EXERCISE INPUT:
##########

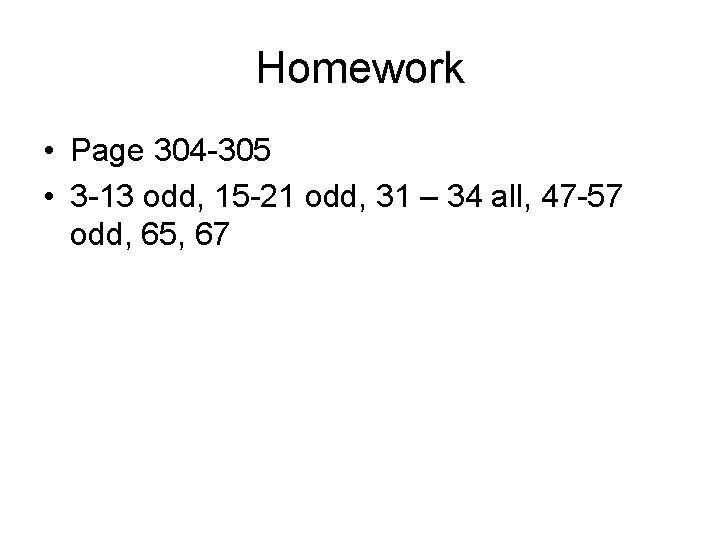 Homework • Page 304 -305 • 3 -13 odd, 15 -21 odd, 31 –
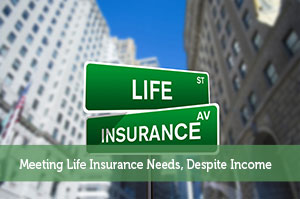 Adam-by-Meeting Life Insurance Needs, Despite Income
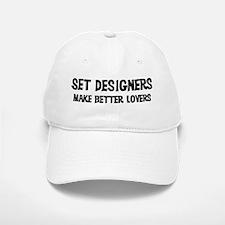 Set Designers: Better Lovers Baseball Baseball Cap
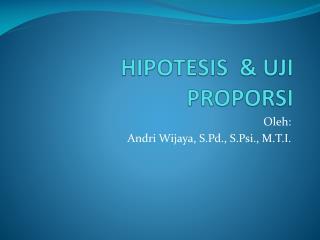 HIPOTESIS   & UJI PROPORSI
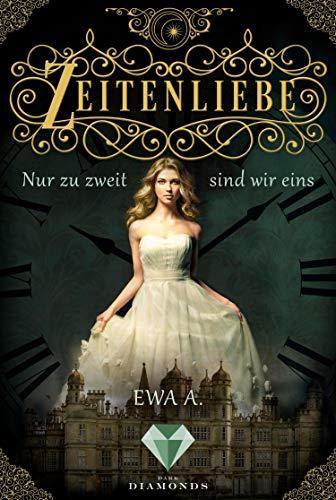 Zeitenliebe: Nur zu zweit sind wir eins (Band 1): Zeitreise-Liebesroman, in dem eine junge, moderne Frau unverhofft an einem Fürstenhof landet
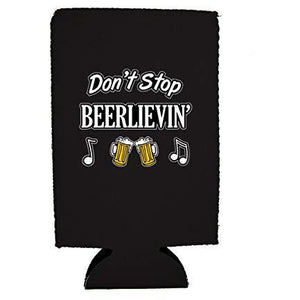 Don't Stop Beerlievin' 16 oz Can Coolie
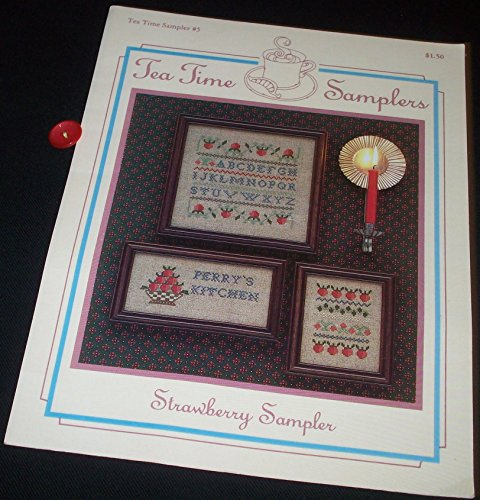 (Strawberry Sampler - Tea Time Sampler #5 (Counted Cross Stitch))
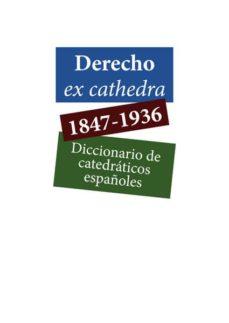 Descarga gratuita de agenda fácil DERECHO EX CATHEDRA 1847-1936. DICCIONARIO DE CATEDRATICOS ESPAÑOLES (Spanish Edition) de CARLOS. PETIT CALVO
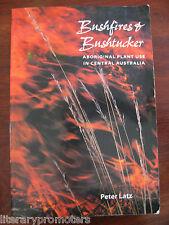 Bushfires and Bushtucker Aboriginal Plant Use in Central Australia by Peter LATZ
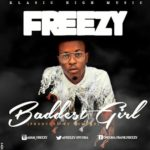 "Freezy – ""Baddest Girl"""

##########

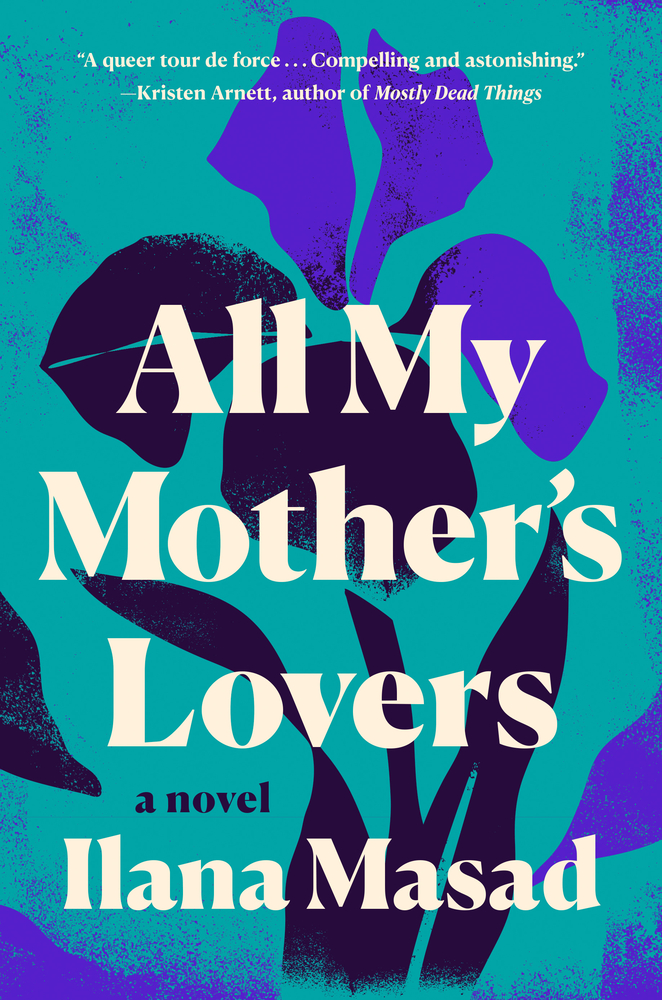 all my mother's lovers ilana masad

##########

WHAT IS NEEDED: Take the lines above starting at the one containing "Homework • Page" and ending at the one containing "Don't Stop Beerlievin' 16 oz Can Coolie", and print them again exactly, without pictures.

ANSWER SECTION:
 Homework • Page 304 -305 • 3 -13 odd, 15 -21 odd, 31 –
 Adam-by-Meeting Life Insurance Needs, Despite Income
 Set Designers: Better Lovers Baseball Baseball Cap
 HIPOTESIS   & UJI PROPORSI
 Zeitenliebe: Nur zu zweit sind wir eins (Band 1): Zeitreise-Liebesroman, in dem eine junge, moderne Frau unverhofft an einem Fürstenhof landet
 Don't Stop Beerlievin' 16 oz Can Coolie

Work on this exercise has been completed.